■ Trecho original ■
###
Foram os atos conscientes da presidente da República que nos trouxeram a maior inflação desde 2002, de quase 10%. Foi a irresponsabilidade deste governo no descumprimento da legislação à qual ele estava submetido que levou o Brasil a dois anos de queda expressiva do seu produto interno e à maior recessão de toda nossa história republicana. Foram os atos conscientes da presidente da República que nos trouxeram a maior inflação desde 2002, de quase 10%.
Foi a irresponsabilidade deste governo no descumprimento da legislação à qual ele estava submetido que levou o Brasil a ter hoje cerca de 11 milhões de desempregados, 3 milhões em apenas um ano. Foi a irresponsabilidade deste governo que levou à queda de 24% dos investimentos desde o início de 2014, a uma queda de 25% da nossa produção industrial, e a 303 mil empresas fechadas apenas no ano de 2015.
E o que isso tem a ver com a vida cotidiana dos brasileiros? Tudo. São 59 milhões de brasileiros e brasileiras, que nos ouvem neste instante, com suas prestações atrasadas, não porque são maus pagadores, ao contrário, porque perderam as condições de honrar os seus compromissos pela recessão profunda na qual a irresponsabilidade deste governo nos mergulhou. Foi essa mesma irresponsabilidade que levou ao aumento da nossa dívida pública em pelo menos 14% do PIB desde 2013.
###
■ Como fazer ■
Copie o trecho sobre a crise econômica no Brasil do começo ao fim, sem mudar nada.

■ Dados extraídos ■
###
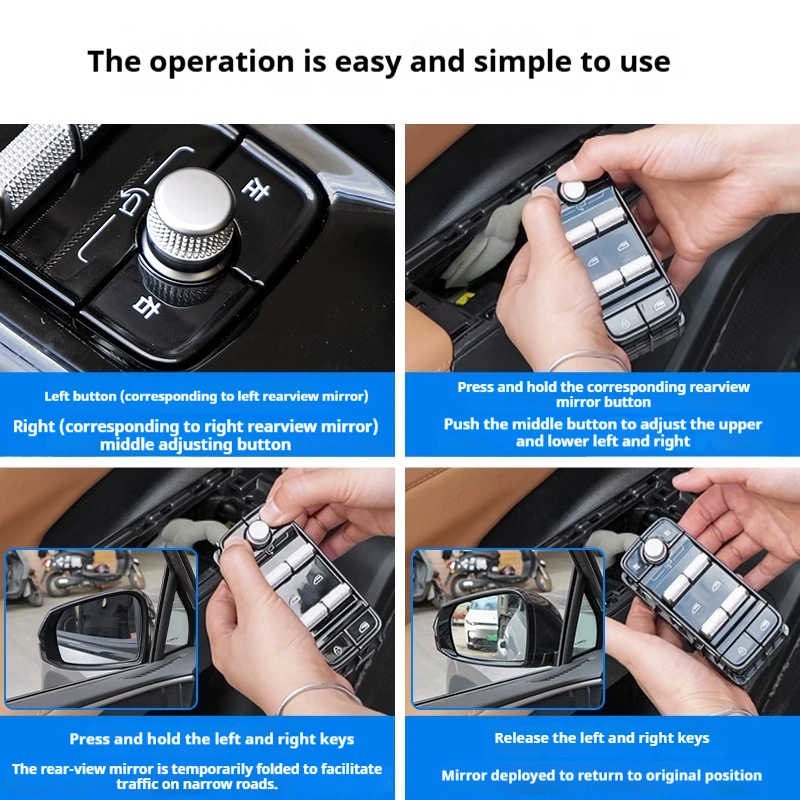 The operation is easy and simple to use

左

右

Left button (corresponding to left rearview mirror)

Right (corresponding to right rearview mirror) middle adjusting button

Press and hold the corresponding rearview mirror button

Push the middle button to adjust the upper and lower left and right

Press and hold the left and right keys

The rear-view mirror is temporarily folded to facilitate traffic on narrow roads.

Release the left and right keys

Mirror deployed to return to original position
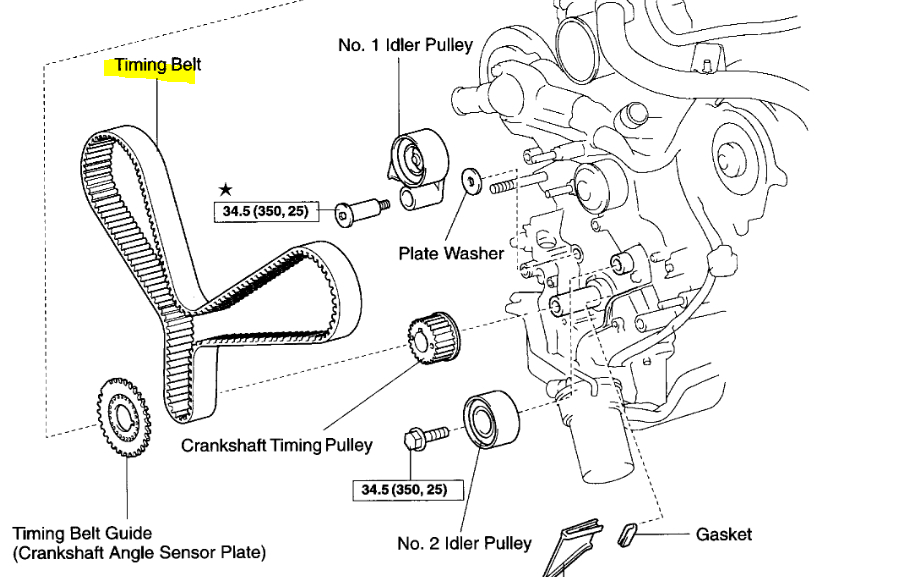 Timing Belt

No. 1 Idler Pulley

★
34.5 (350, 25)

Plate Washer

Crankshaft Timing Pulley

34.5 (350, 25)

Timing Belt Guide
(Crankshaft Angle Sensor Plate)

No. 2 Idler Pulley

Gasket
###
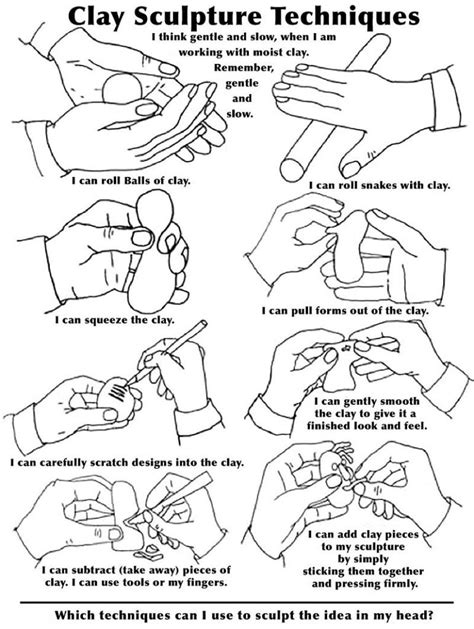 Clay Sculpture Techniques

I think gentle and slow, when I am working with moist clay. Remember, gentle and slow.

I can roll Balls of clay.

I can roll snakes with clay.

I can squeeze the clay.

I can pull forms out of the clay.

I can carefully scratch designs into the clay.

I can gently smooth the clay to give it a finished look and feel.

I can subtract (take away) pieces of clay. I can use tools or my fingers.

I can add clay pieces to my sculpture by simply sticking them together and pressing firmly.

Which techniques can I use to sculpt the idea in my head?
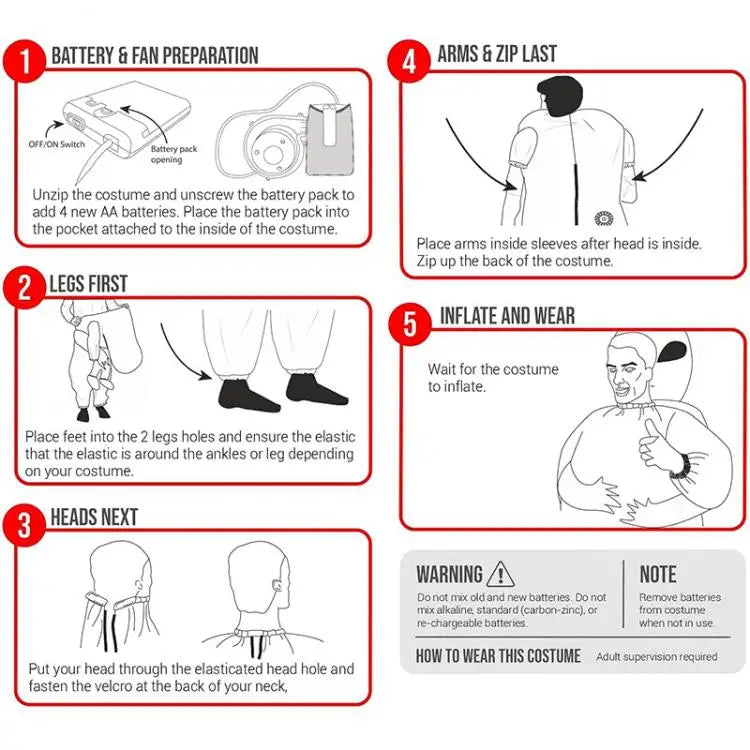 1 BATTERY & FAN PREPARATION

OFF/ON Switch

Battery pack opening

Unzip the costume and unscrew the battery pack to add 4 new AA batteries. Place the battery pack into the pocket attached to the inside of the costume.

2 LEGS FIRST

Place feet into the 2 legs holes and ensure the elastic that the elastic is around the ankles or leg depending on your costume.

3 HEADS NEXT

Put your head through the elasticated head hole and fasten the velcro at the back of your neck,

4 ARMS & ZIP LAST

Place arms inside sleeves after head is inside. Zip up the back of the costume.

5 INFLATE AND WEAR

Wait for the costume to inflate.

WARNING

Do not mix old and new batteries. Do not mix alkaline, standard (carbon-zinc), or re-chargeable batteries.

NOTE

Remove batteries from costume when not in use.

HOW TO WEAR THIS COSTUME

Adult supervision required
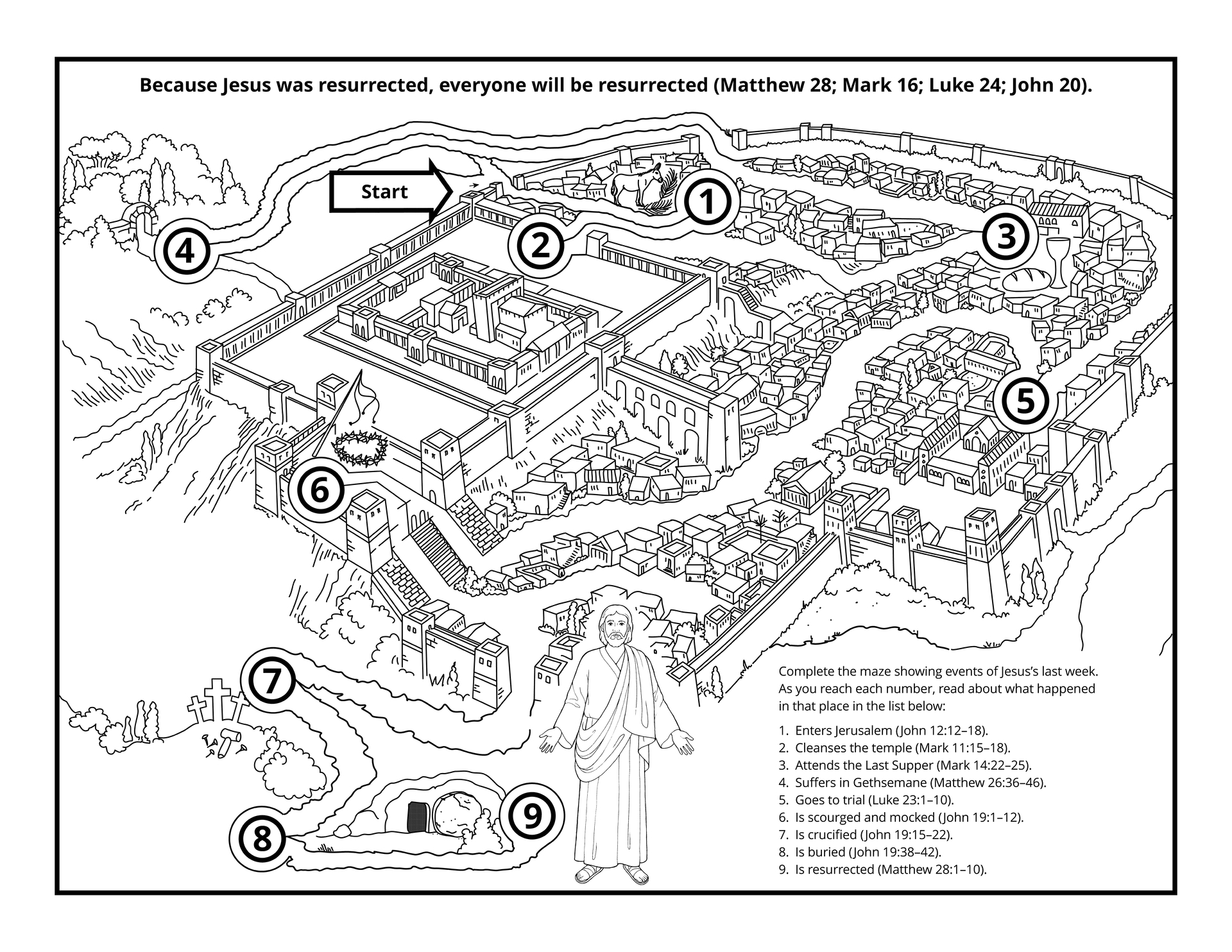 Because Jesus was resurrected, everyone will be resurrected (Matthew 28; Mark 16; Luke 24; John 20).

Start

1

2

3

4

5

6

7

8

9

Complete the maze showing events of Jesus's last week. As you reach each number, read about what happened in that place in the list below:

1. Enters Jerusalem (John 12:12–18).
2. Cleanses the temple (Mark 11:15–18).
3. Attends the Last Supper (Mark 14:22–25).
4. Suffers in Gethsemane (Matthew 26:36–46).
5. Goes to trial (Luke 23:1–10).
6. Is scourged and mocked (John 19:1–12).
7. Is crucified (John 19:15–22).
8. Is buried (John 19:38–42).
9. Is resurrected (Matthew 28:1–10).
###
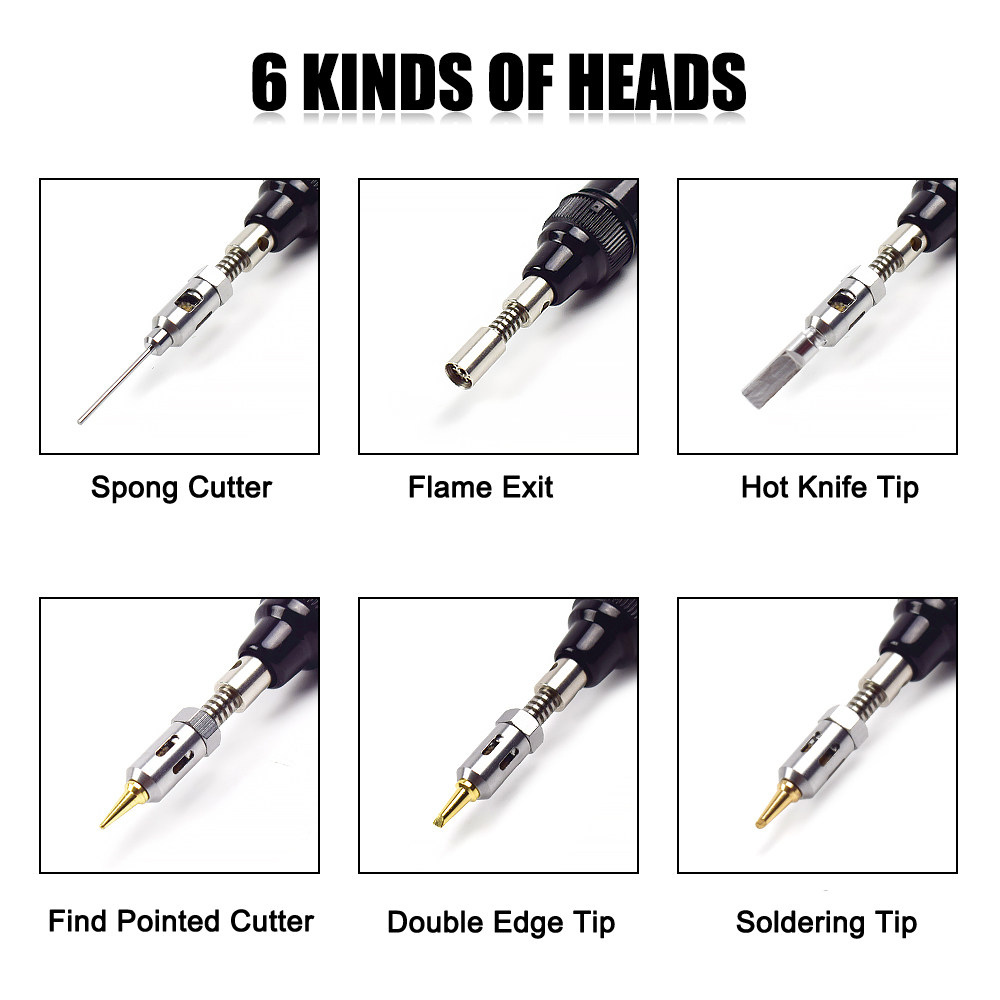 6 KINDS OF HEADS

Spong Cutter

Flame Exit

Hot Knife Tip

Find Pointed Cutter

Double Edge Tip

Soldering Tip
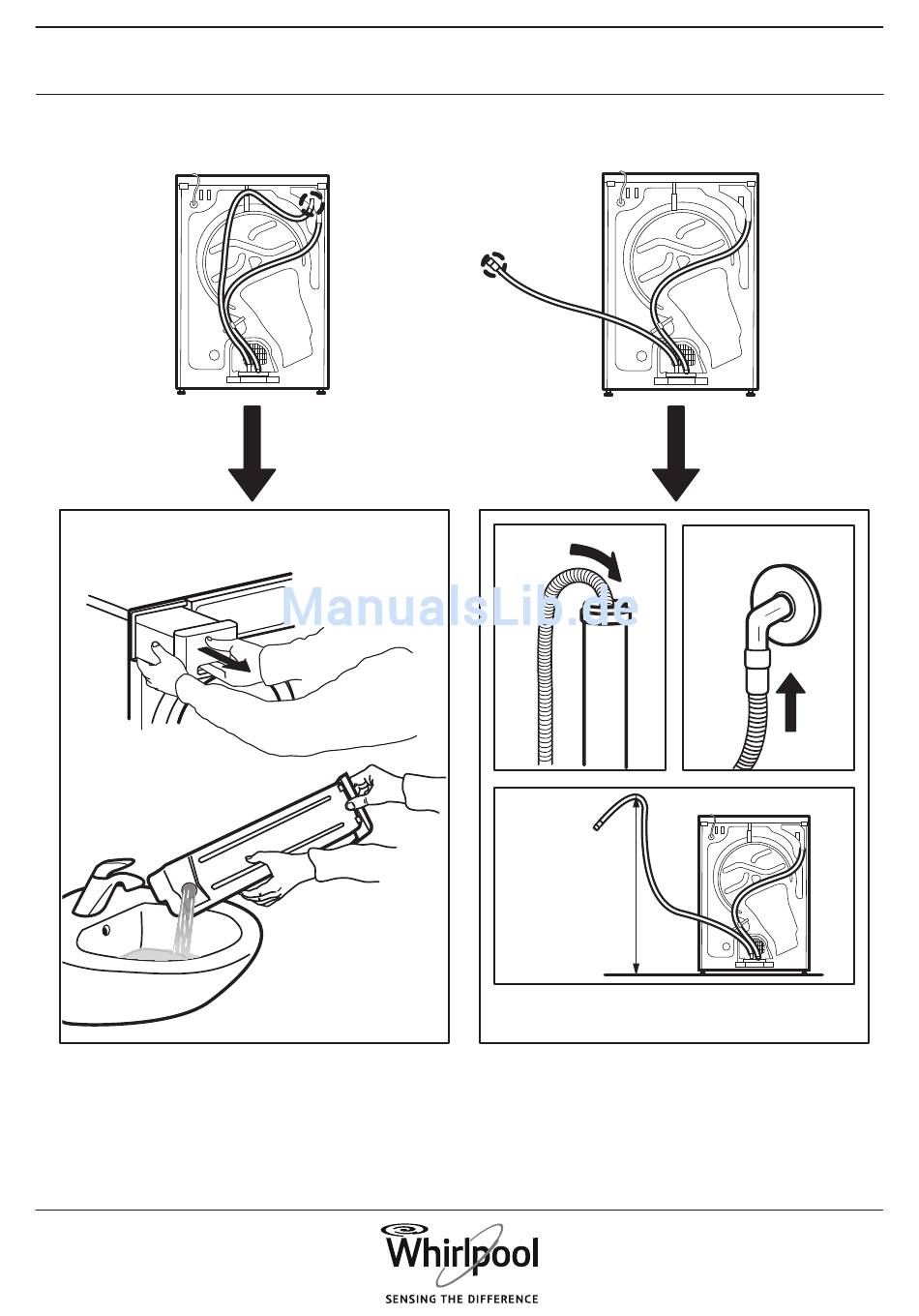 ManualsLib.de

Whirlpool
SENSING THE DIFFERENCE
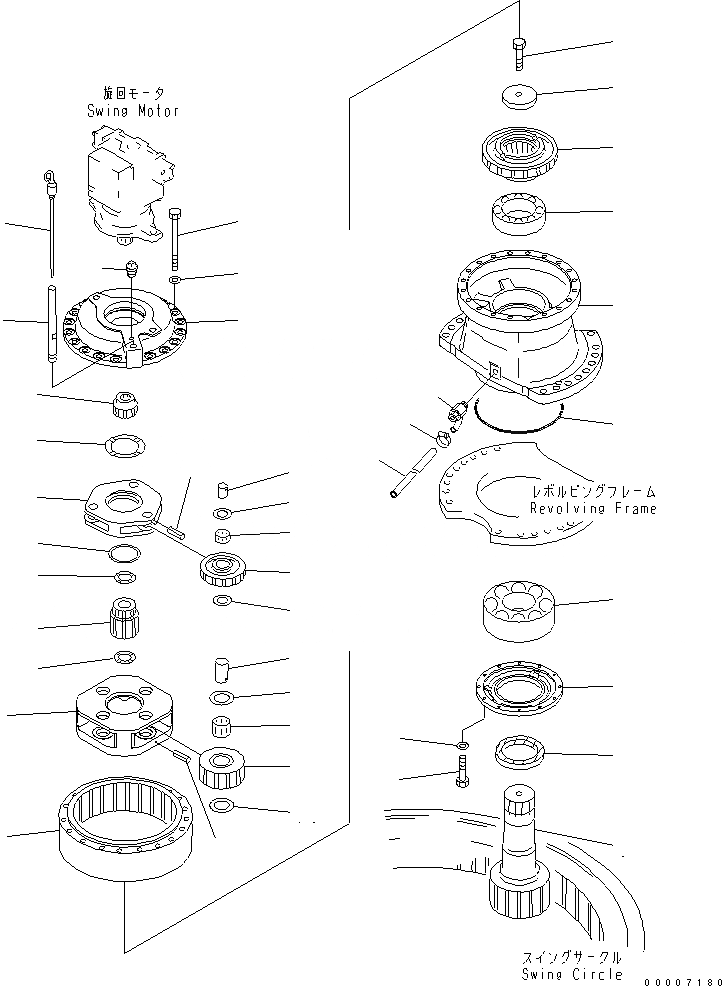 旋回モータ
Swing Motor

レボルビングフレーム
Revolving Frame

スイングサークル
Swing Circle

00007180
###
■ Solução do exercício ■
Foram os atos conscientes da presidente da República que nos trouxeram a maior inflação desde 2002, de quase 10%. Foi a irresponsabilidade deste governo no descumprimento da legislação à qual ele estava submetido que levou o Brasil a dois anos de queda expressiva do seu produto interno e à maior recessão de toda nossa história republicana. Foram os atos conscientes da presidente da República que nos trouxeram a maior inflação desde 2002, de quase 10%.
Foi a irresponsabilidade deste governo no descumprimento da legislação à qual ele estava submetido que levou o Brasil a ter hoje cerca de 11 milhões de desempregados, 3 milhões em apenas um ano. Foi a irresponsabilidade deste governo que levou à queda de 24% dos investimentos desde o início de 2014, a uma queda de 25% da nossa produção industrial, e a 303 mil empresas fechadas apenas no ano de 2015.
E o que isso tem a ver com a vida cotidiana dos brasileiros? Tudo. São 59 milhões de brasileiros e brasileiras, que nos ouvem neste instante, com suas prestações atrasadas, não porque são maus pagadores, ao contrário, porque perderam as condições de honrar os seus compromissos pela recessão profunda na qual a irresponsabilidade deste governo nos mergulhou. Foi essa mesma irresponsabilidade que levou ao aumento da nossa dívida pública em pelo menos 14% do PIB desde 2013.